### Reading passage

Halimo Hassen ’16 asked Gbowee for her definition of success. The answer, Gbowee said, is in the number of people that you are able to support—not just financially but emotionally and as a mentor. “My most joyous moments in life are when I’ve helped someone achieve their goal.”

“I’m privileged, but I’m also blessed,” Gbowee said. “My privilege is useless if I haven’t used it as a blessing to the world. Am I making any sense to you? You’re privileged to be at Dartmouth. But you can’t just leave feeling privileged. Thirty years from now, you may still be feeling privileged, but you may be a miserable privileged person. So how do I translate privilege into blessing? That can only happen if you use your privilege as a means of doing something that will be for the greater good of others.”

Hassen, an anthropology and sociology double major from Atlanta, Ga., says her parents, who came to the U.S. from Somalia, are “so excited to hear (Gbowee's) commencement speech. Just hearing from a speaker who doesn’t usually have this type of voice during commencement is unique, and I’m looking forward to it.”

Elijah Turner ’16 wanted to know what strategies Gbowee uses to help people in international organizations like the United Nations understand the experiences of people who are being oppressed.

“I never go with a speech that is written theoretically. I take a story with me, a story from the community, a story that they may never hear,” Gbowee said. To get those stories, she said, you have to commit to being on the ground in the communities of the people you want to serve.

“It will help inform the way you fight for justice for the people,” she said. “With your fancy degree, don’t think, ‘I should not be in this place,’ because it is that place that will shape the changing of the world that you hope to change.”

######

=== To-do list ===
A: In the passage about Gbowee, can you retype the words from "Elijah Turner ’16" to "want to serve."?
B: Answer these from the passage about Gbowee:
(i) What two subjects is Hassen majoring in?
(ii) From which country did Hassen's parents come to the U.S.?
(iii) What does Gbowee take with her instead of a speech written theoretically?

### Supplied material

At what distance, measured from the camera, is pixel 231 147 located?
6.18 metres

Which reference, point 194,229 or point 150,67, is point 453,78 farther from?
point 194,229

######

=== The answers ===
A:
Elijah Turner ’16 wanted to know what strategies Gbowee uses to help people in international organizations like the United Nations understand the experiences of people who are being oppressed.

“I never go with a speech that is written theoretically. I take a story with me, a story from the community, a story that they may never hear,” Gbowee said. To get those stories, she said, you have to commit to being on the ground in the communities of the people you want to serve.

B:
(i) Anthropology and sociology.
(ii) Somalia.
(iii) A story from the community, one that they may never hear.